# Rotating head Slingshot



## Wingshooter (Dec 24, 2009)

Here is a slingshot I made in November 2008. It has a rotating head so you are always square with the target. If you make one of these I would suggest using a cert. welder to attach the handle to the fork. I had good luck with it as you can see from the video.
http://s146.photobucket.com/albums/r259/Rkyle/?action=view&current=Aerials.flv


----------



## tubeman (Mar 7, 2011)

I like your idea







I mainly shoot using a varied selection of naturals and due to their differing shapes, have to adjust my hand hold for each one to be square with the target. dgui I believe, demonstrated in a video that the forks don't have to be square to the target to hit, at least when using a pickle fork, but with a conventional slingshot I find that it helps with accuracy. Thanks.


----------



## Flatband (Dec 18, 2009)

Hi Roger,
has always been a very good and solid innovation. Works very well and a very good slingshot for the beginner or youngster too. I know Tom at Bunnybuster is also a big fan of that style. Nicely done Bud!

■ What is required ■
Could you extend the forum thread on the rotating-head slingshot, picking up right after its last post?

Collected data:
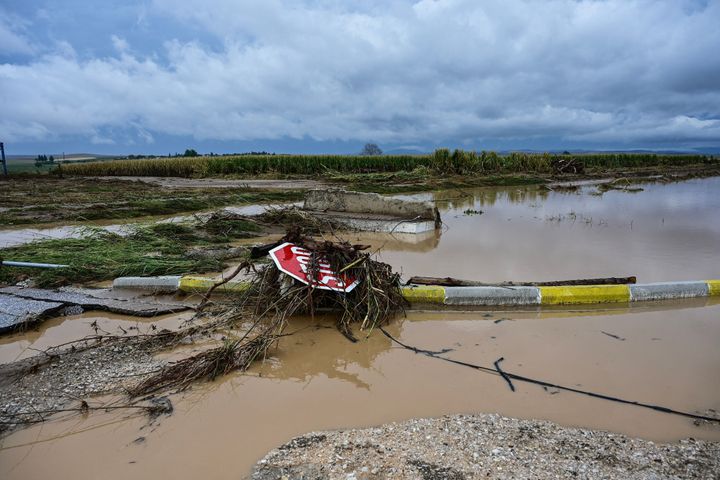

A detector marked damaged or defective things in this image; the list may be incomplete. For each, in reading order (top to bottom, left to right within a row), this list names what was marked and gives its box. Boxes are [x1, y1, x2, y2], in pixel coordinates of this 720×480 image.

damaged road surface [0, 286, 191, 332]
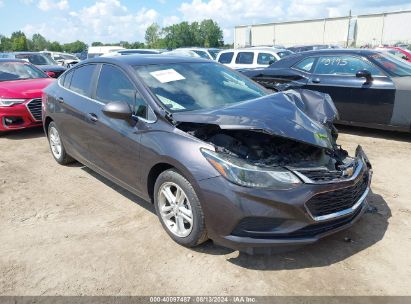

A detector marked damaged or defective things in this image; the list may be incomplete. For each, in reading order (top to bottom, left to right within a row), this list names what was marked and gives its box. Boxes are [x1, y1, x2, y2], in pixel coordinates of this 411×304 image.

damaged gray sedan [41, 55, 374, 253]
broken headlight [203, 148, 302, 189]
crumpled hood [174, 91, 338, 151]
broken front bumper [199, 145, 374, 252]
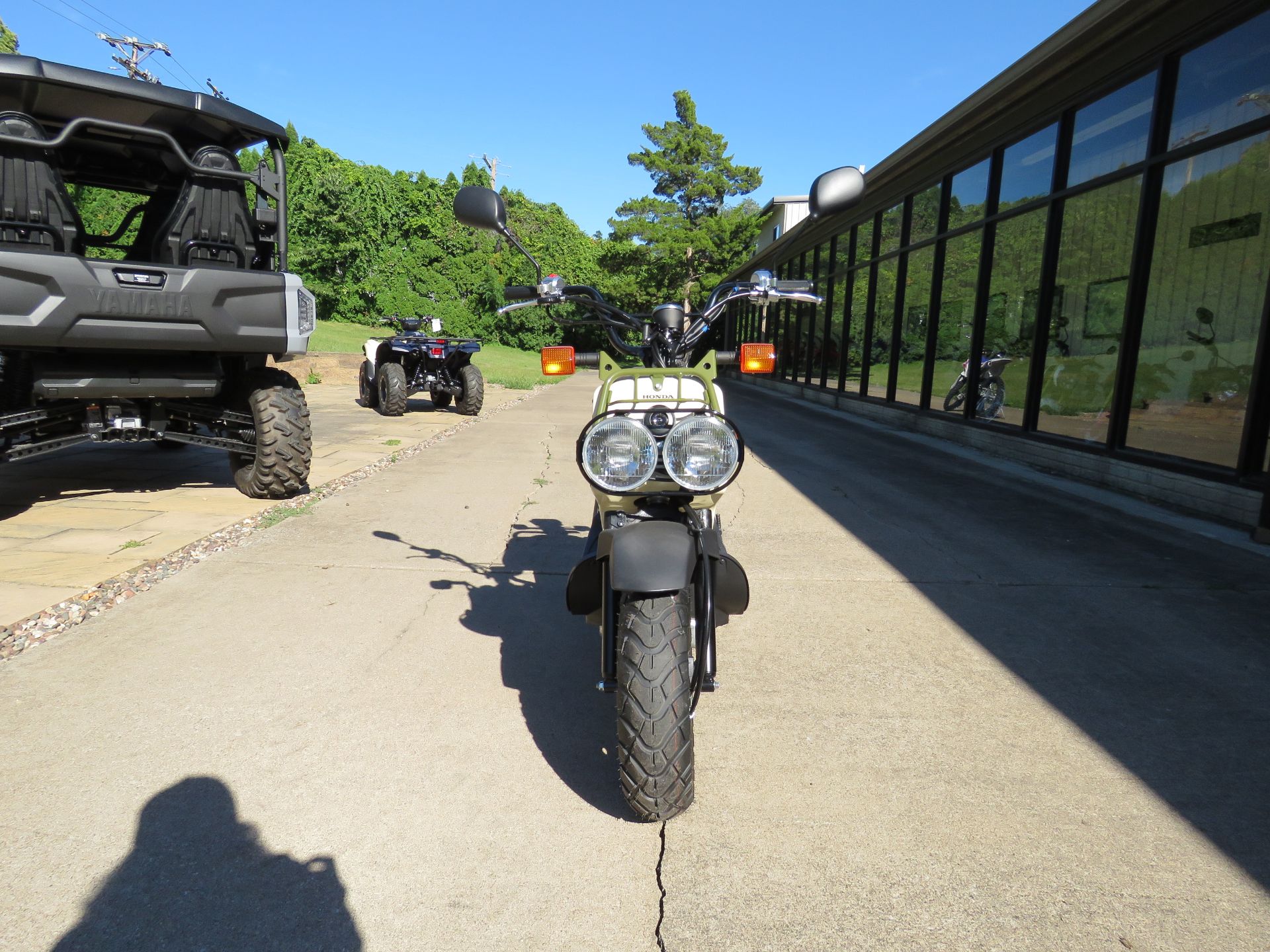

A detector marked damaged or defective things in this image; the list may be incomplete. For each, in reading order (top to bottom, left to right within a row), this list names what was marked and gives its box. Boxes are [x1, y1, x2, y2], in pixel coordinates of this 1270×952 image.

crack in concrete [650, 822, 670, 949]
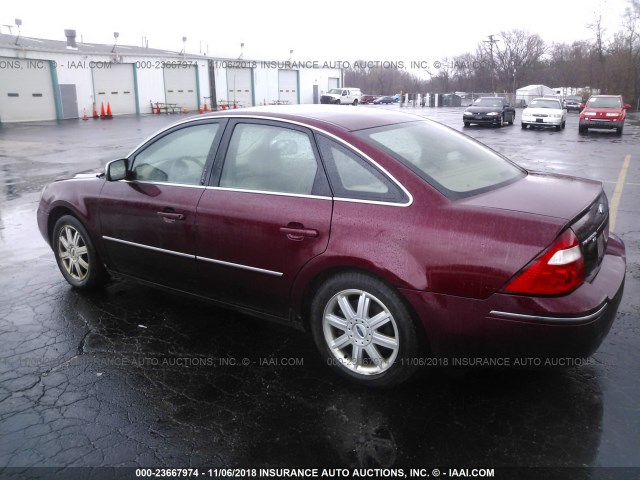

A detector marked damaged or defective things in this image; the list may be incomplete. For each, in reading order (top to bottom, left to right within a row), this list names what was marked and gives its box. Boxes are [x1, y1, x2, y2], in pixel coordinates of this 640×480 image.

cracked concrete [0, 110, 636, 474]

■ Answer section ■
Flatband


----------



## Dayhiker (Mar 13, 2010)

Thanks, Roger. Another one to try.


----------



## bunnybuster (Dec 26, 2009)

Flatband said:


> Hi Roger,
> has always been a very good and solid innovation. Works very well and a very good slingshot for the beginner or youngster too. I know Tom at Bunnybuster is also a big fan of that style. Nicely done Bud!
> 
> 
> ...


Yeah Gary,
I have been making those type slingshots for years now.
My starships all have the ``swivel fork`` on them.
I have made many hand held types also, and gave some to Jaybird to teach slingshots to beginners.


----------



## e~shot (Jun 3, 2010)

I like the idea too


----------



## gamekeeper john (Apr 11, 2011)

i like the idear of that


----------



## alfshooter (May 11, 2011)

Very interesting, if I try to do so, will be a challenge to my.
Thanks for the idea,
(use translator)


----------



## Imperial (Feb 9, 2011)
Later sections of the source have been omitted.